BRIEF DESCRIPTION OF THE DRAWINGS
[0037] The above and other aspects of the present invention will
become more apparent by describing in detail exemplary embodiments
thereof with reference to the attached drawings in which:
[0038] FIGS. 1A-1C show conventional coding schemes for providing
video streaming at different resolutions;
[0039] FIG. 2 illustrates a referencing relationship in encoding
frames in an enhancement layer using a multi-layer coding
scheme;
[0040] FIGS. 3A and 3B illustrate coding schemes for video
streaming according to first and second exemplary embodiments of
the present invention;
[0041] FIGS. 4A-4D illustrate coding schemes for video streaming
according to third through sixth exemplary embodiments of the
present invention;
[0042] FIGS. 5A-5D illustrate coding schemes for video streaming
according to seventh through tenth exemplary embodiments of the
present invention;
[0043] FIG. 6 illustrates a referencing relationship in interframe
coding according to an exemplary embodiment of the present
invention;
[0044] FIG. 7 illustrates a referencing relationship in interframe
coding according to another exemplary embodiment of the present
invention;
[0045] FIG. 8 illustrates a referencing relationship in interframe
coding according to another exemplary embodiment of the present
invention;
[0046] FIG. 9 illustrates a referencing relationship in interframe
coding according to another exemplary embodiment of the present
invention;
[0047] FIG. 10 illustrates sharing of an intraframe according to an
exemplary embodiment of the present invention;
[0048] FIG. 11 illustrates sharing of an intraframe according to
another exemplary embodiment of the present invention;
[0049] FIG. 12 is a block diagram of a video encoder system
according to an exemplary embodiment of the present invention;
[0050] FIG. 13 is a block diagram of a video decoder system
according to an exemplary embodiment of the present invention;
and
[0051] FIG. 14 is a diagram for explaining a process of generating
a smooth intraframe in a smooth enhancement layer in intraframe
sharing and decoding a shared intraframe.

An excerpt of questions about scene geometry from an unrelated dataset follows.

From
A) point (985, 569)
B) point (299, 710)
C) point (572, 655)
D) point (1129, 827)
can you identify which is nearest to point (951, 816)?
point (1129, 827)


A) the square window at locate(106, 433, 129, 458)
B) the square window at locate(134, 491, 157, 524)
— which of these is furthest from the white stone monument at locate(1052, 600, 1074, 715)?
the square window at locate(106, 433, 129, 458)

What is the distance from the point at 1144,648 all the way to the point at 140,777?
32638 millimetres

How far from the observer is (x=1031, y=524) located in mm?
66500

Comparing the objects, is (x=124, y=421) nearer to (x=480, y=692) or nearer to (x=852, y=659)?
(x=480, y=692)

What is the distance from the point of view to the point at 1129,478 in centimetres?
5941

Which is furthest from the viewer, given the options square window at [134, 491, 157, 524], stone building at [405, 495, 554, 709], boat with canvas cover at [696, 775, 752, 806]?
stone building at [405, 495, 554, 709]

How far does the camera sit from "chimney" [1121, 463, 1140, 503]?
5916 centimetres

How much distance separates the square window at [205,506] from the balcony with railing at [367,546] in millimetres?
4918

DETAILED DESCRIPTION OF EXEMPLARY EMBODIMENTS OF THE INVENTION
[0052] The present invention will now be described more fully with
reference to the accompanying drawings, in which preferred
embodiments of the invention are shown.
[0053] FIG. 2 illustrates a referencing relationship in encoding
frames in an enhancement layer using a multi-layer coding
scheme.
[0054] Referring to FIG. 2, a current frame (frame N) in the
enhancement layer can be inter-coded using a previous frame (frame
N-1) as a reference (backward prediction) or using a next frame
(frame N+1) as a reference (forward prediction). When an average of
one block in the previous frame and one block in the next frame is
used as a reference, the prediction is called bi-directional
prediction. In the multi-layer coding scheme, frames in the
enhancement layer are encoded with reference to corresponding
frames in the base layer, which is called inter-layer
prediction.
[0055] The inter-layer prediction uses a current frame in a base
layer to encode a current frame in an enhancement layer. A
reference frame is created by upsampling or downsampling the
current frame in the base layer to the resolution of the
enhancement layer. For example, when the resolution of the base
layer is lower than that of the enhancement layer as shown in FIG.
2, the current frame in the base layer is upsampled to the
resolution of the enhancement layer and then the current frame in
the enhancement layer is inter-coded with reference to an upsampled
version of the frame in the base layer. When the resolution of the
base layer is higher than that of the enhancement layer, the
current frame in the base layer is downsampled to the resolution of
the enhancement layer and the current frame in the enhancement
layer is inter-coded with reference to a downsampled version of the
frame in the base layer.
[0056] While all blocks in the enhancement layer frame are
inter-coded based on one of the forward, backward, bi-directional,
or inter-layer prediction modes, different prediction can be used
for coding of each block. Weighted bi-directional prediction and
intrablock prediction can also be used as a prediction mode. A
prediction mode can be selected based on a cost containing the
amount of coded data and the amount of motion vector data used for
prediction, computational complexity, and other factors.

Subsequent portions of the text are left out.